Just wanted to hear peoples experience on work like this. Any advice helps.

Thanks

Make sure you negotiate up front on payment. The last thing the owner wants to do now is put out more money.
You may be the cavalry coming in to save the day, but I still would be cautious. I would give an estimate of what I see and then triple it. And still, I would have a ton of disclaimers at the bottom of the bid for things yet to be uncovered.
 
Take into account that you will spend the first few hours continuity testing (ringing out) all the cables so you can draw a wiring diagram and make yourself comfortable with the present installation.
 
Agree that you cannot give a flat price for this. You must include the contingency of adding costs of correcting issues as they make themselves known, along with the cost of discovering such issues.
 
Looking for advice on coming into a job after another contractor has been fired. It is a new home and the walls are already finished. If it was still open I wouldn't be so hesitant but not being able to see how everything was run in the walls worries me.

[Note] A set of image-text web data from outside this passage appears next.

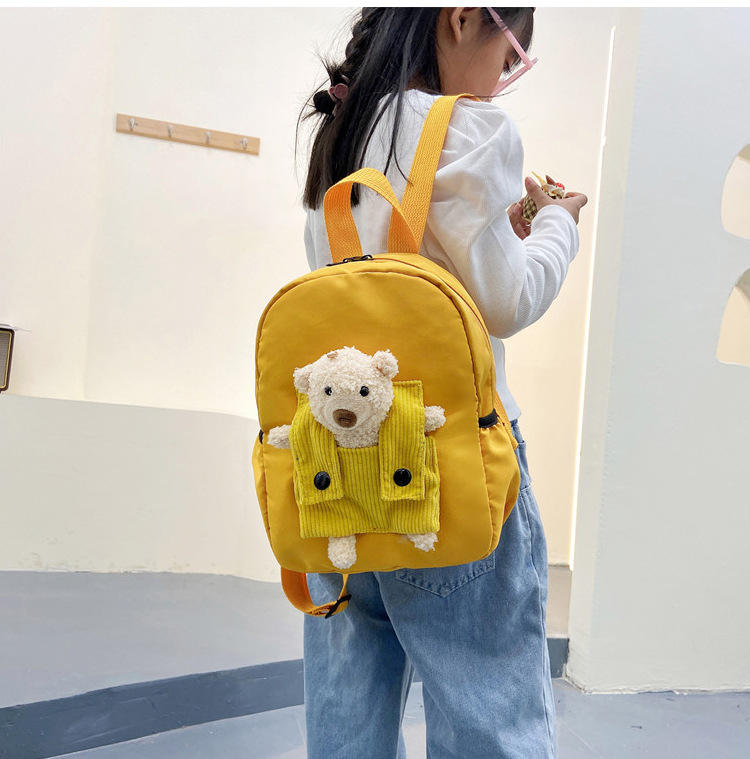 Amarillo con lindo oso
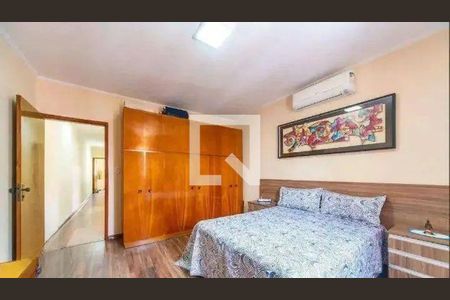 Casa à venda com 3 quartos, 248m² em Vila Valparaíso, Santo André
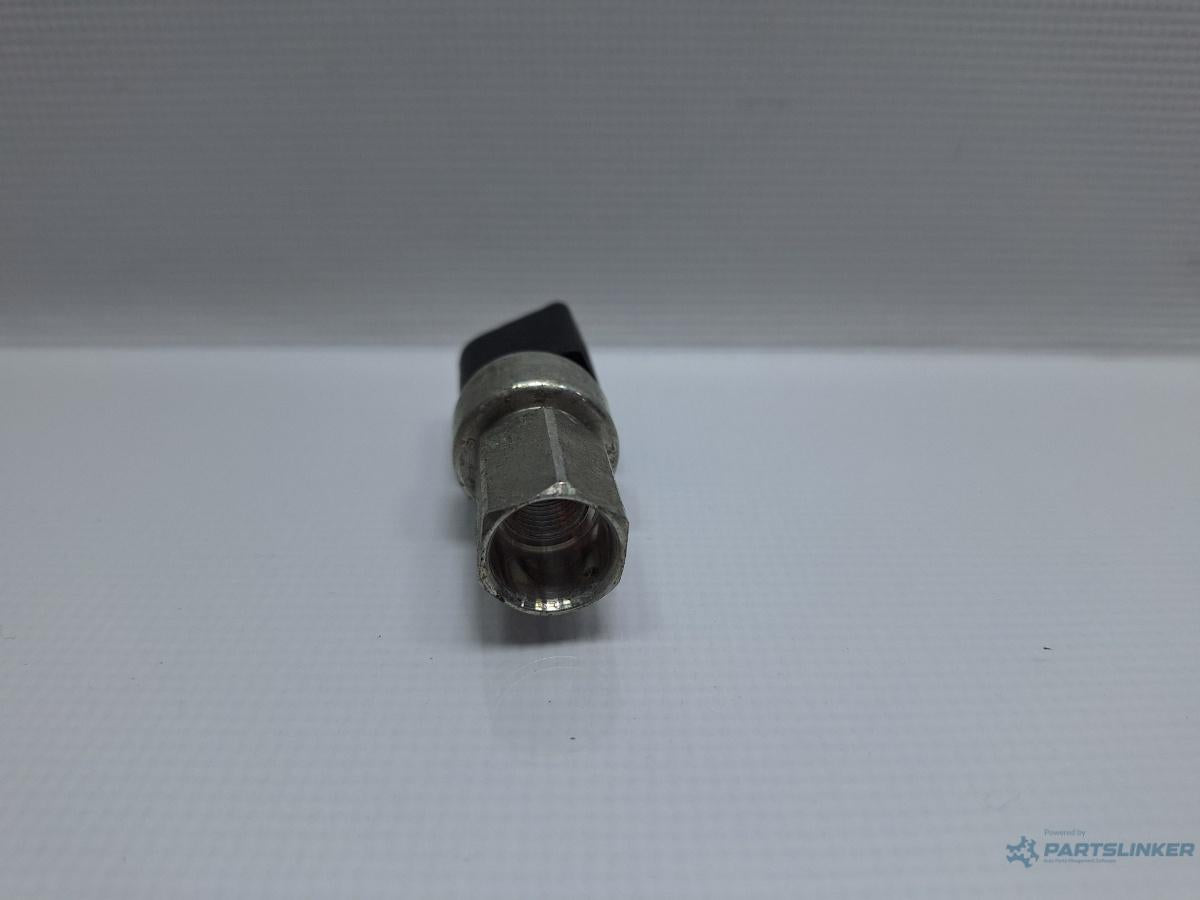 Senzor presiune AC VOLKSWAGEN GOLF VI Variant (AJ5) [ 2009 - 2013 ] TDI (CAYC) 77KW|105HP OEM 1K0959126D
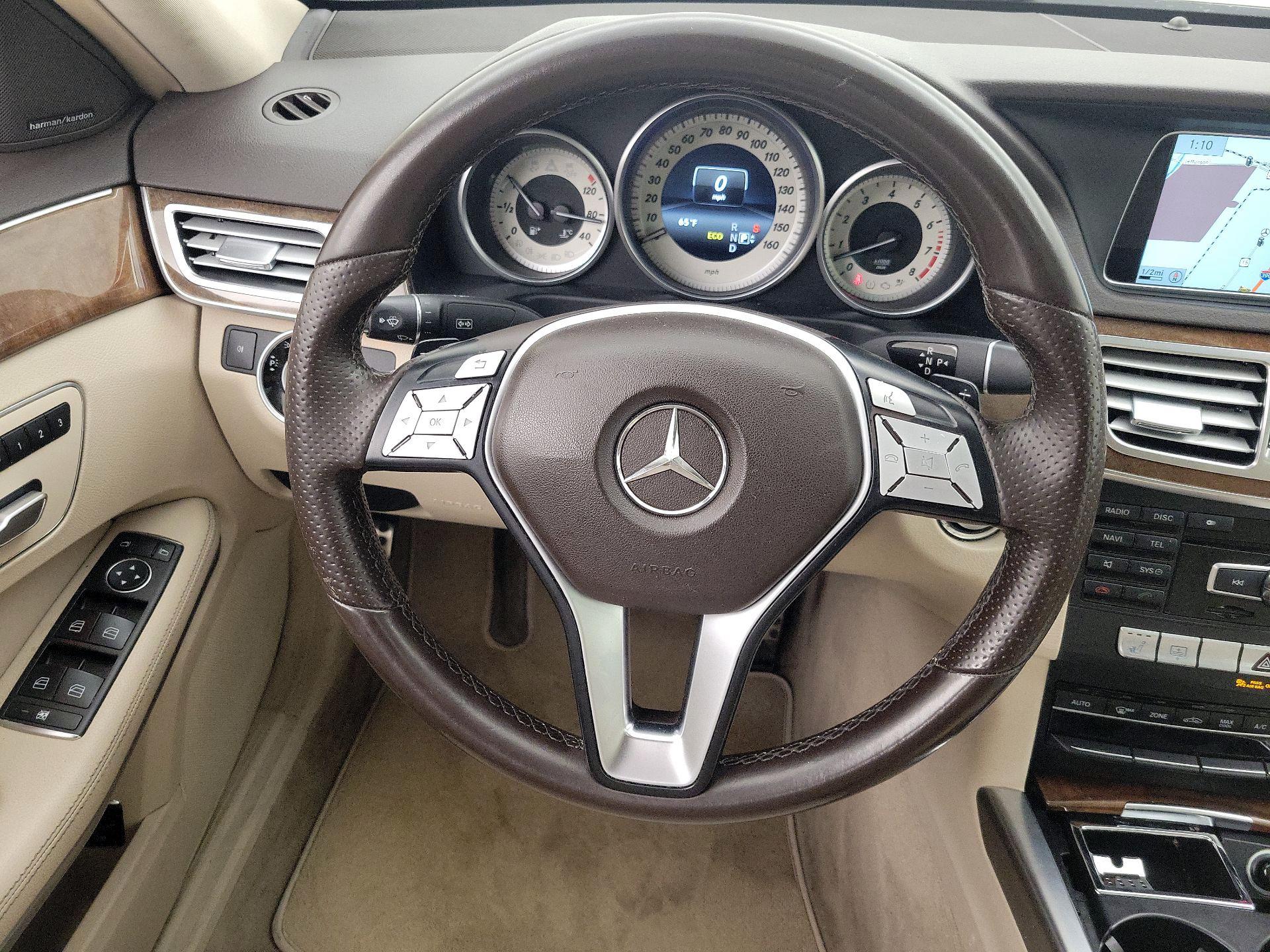 Thumbnail: 2014 Mercedes-Benz E-Class - 10
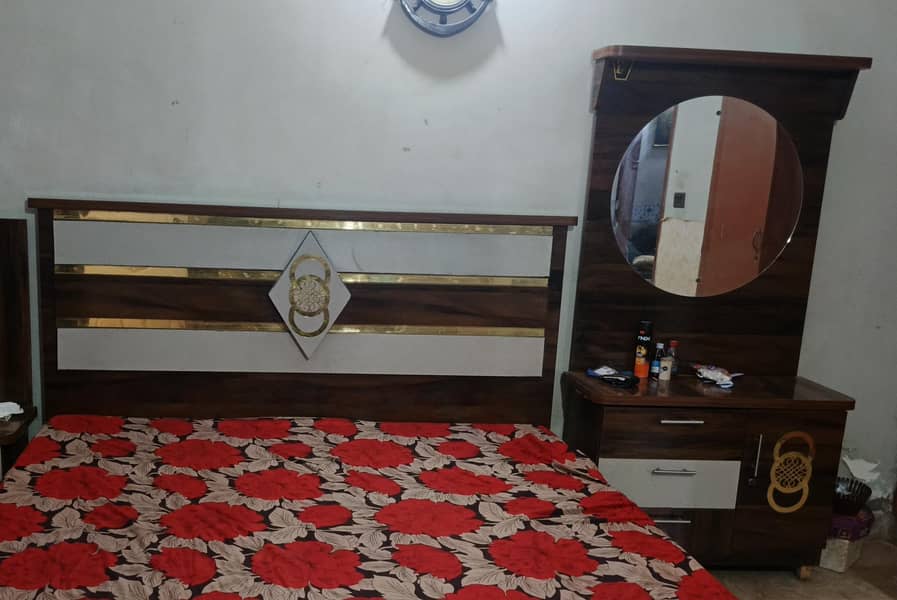 Double bed and dressing table 6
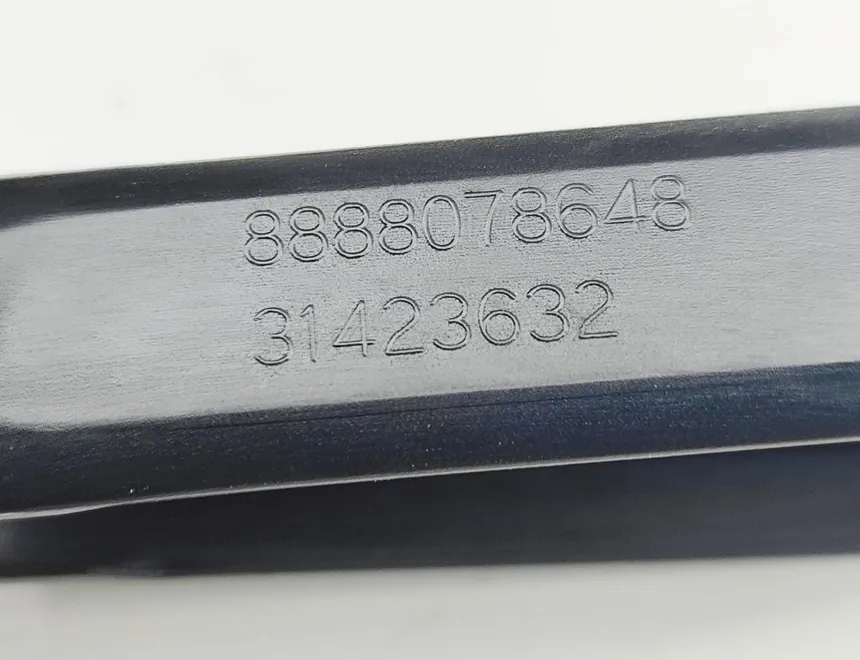 VOLVO XC40 1 generation (2017-2024) Verktygssats 31680604,8888002690,32340090 32980837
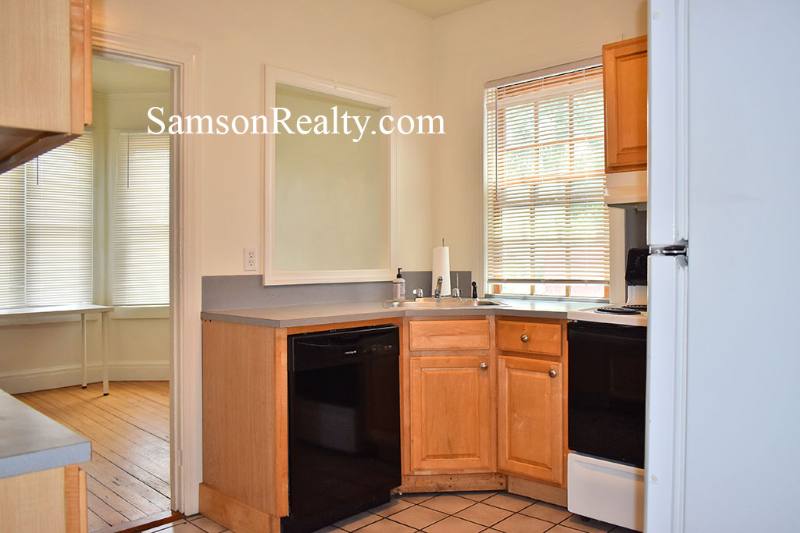Townhouse for rent at 298 Hope St #2, Providence, RI 02906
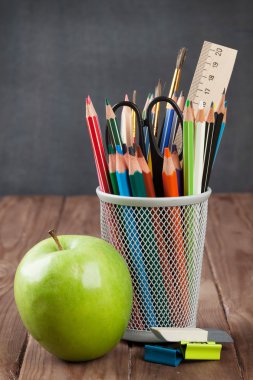 Okul ve ofis malzemeleri ve elma
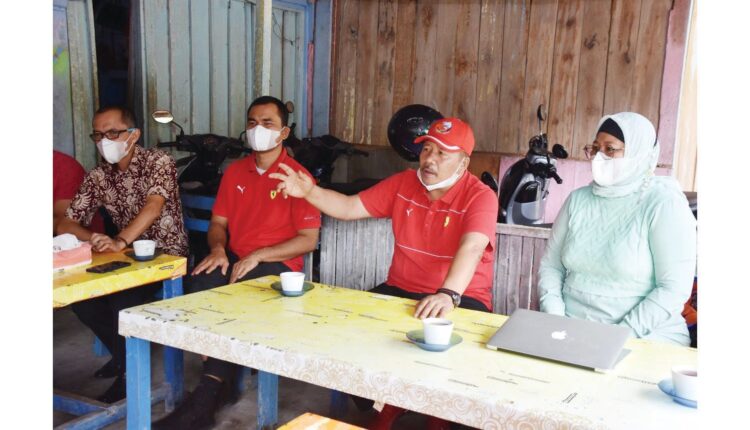 TEMU RAMAH— Bupati Agam Andri Warman melaksanakan temu ramah bersama atlet dayung PODSI Agam.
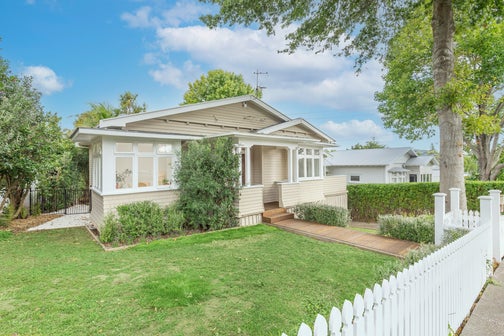 11 Parkhill Road, Morningside, Auckland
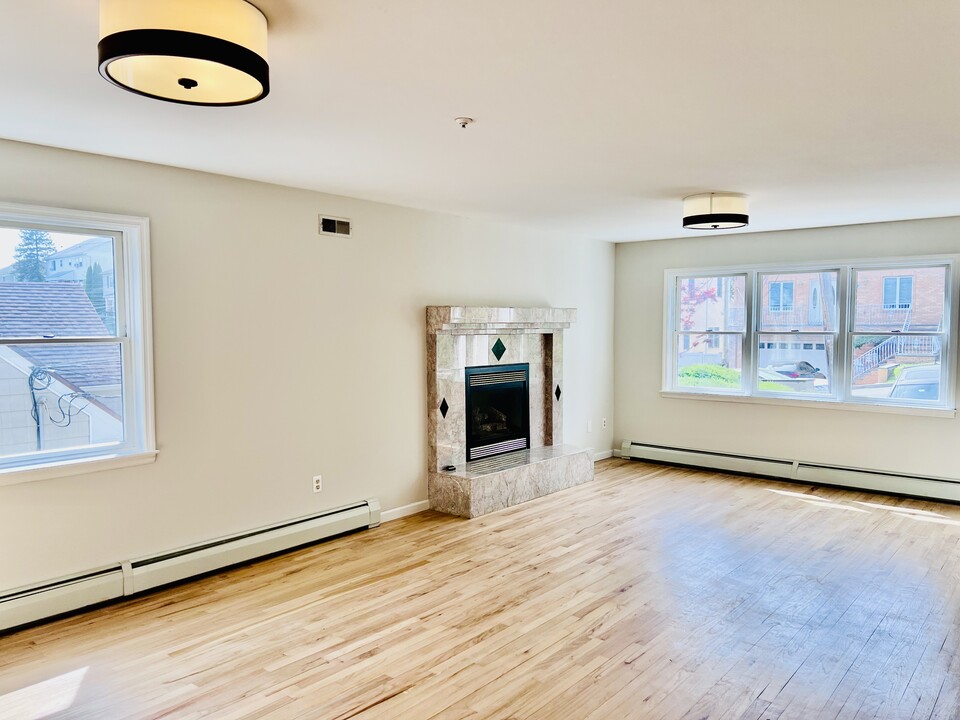 166 Woodside Ave in West Harrison, NY - Building Photo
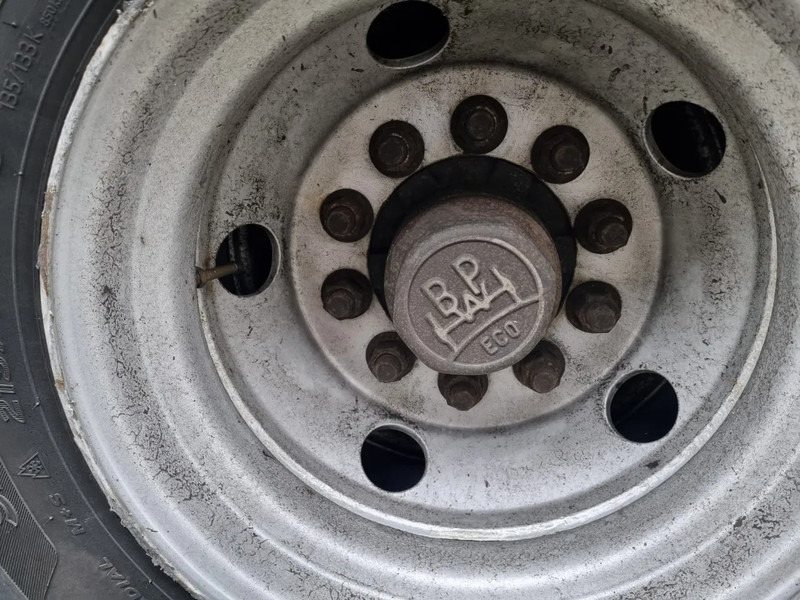 Puspiekabe slēgtā virsbūve Talson F 1520: foto 15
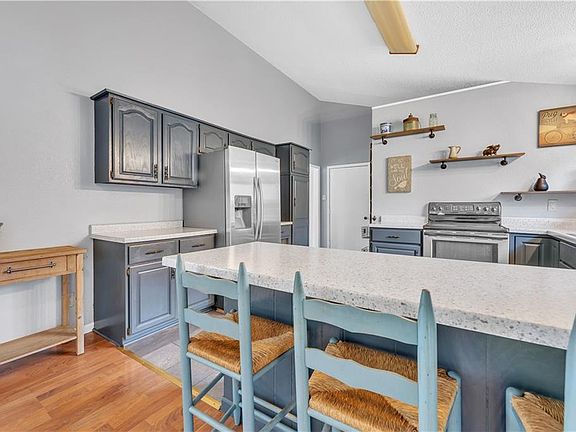 4th image of 1410 S Fork Ln
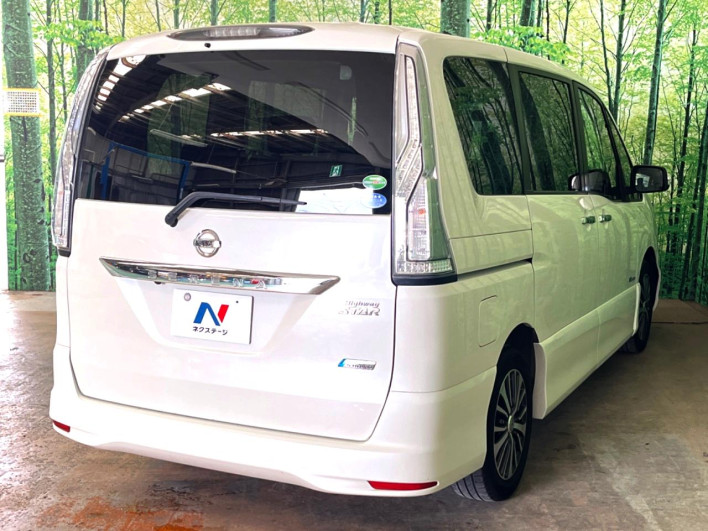 2014 Nissan Serena DAA-HFC26 (UW-6a28d55aa4ac0)[26]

The owner is taking the contractor to court and it sounds like its quite a mess. I'm only considering it because a friend of mine has asked me, and I figure someone has to do it.

It sounds like there were missed circuits, and the main panel itself is not big enough, no AFCI breakers.

Just wanted to hear peoples experience on work like this. Any advice helps.

Thanks

With the walls closed in, even with a rough inspection, I wouldn't touch it. The "too small" panel is just icing on the cake. Anything you find that requires the walls be opened up, and with "missed circuits" that's a certainty, is going to mean a big bill for the homeowner, or someone. Was there a GC on this job? His butt should be on the line too. Unless there were no drawings, then it's just a total cluster. You can not come out a hero in this movie.
 
It is a new home and the walls are already finished.

Was there a rough inspection? -Hal

Was there a rough inspection ? Who's name was the electrical permit in ? How long have they been in business?

If they have wired lots of other houses the odd are good that they know what they are doing. If it's just some guys the owner picked up and got a homeowner permit then things could be really bad. I made more money troubleshooting a house like that than the guys that wired it did and they already had a final on the house ( it really was that bad ).
 
Never a good sign,
Do you need the work? If so take a long look, crawl space, attic space, new service, fishing. Wires too short, box fill wrong, wired wrong,etc..
Talk with the GC about Sheetrock repair, you need just as much damage as the plumber so 4'x8' not tiny little holes taking extra time to fish/drill, you till need to get in and get out.
 
And that is a real problem. Owners often think the price negotiated with the original contractor is about what the job will cost. Big surprise coming.

I use to get this a lot with generals. Wanting me to save the day. Yes, I am the hero as long as I get paid for fixing somebodies else's mess.

Then there's the general that wants you to be the hero and he will make it up to you on the next one! I fell for that one the first time but learned real quick when it costed me to fix someone else's mess...

So, you triple the price and hope he gives it to your competitor. If you get it, you make a lot of money (maybe) for your expertise.
 
With the walls closed in, even with a rough inspection, I wouldn't touch it. The "too small" panel is just icing on the cake. Anything you find that requires the walls be opened up, and with "missed circuits" that's a certainty, is going to mean a big bill for the homeowner, or someone. Was there a GC on this job? His butt should be on the line too. Unless there were no drawings, then it's just a total cluster. You can not come out a hero in this movie.
That all depends. If another EC is who got fired, kind of depends on why they got fired. Total incompetence, never being there and putting other trades behind or things like that could make you a hero if you don't do the same things.

If they hired a bottom feeder because they were cheap, and then end up paying more to you then they had planned for electrical then they had originally budgeted for - you may never be a hero no matter how good of work you do or how reasonable your price may be.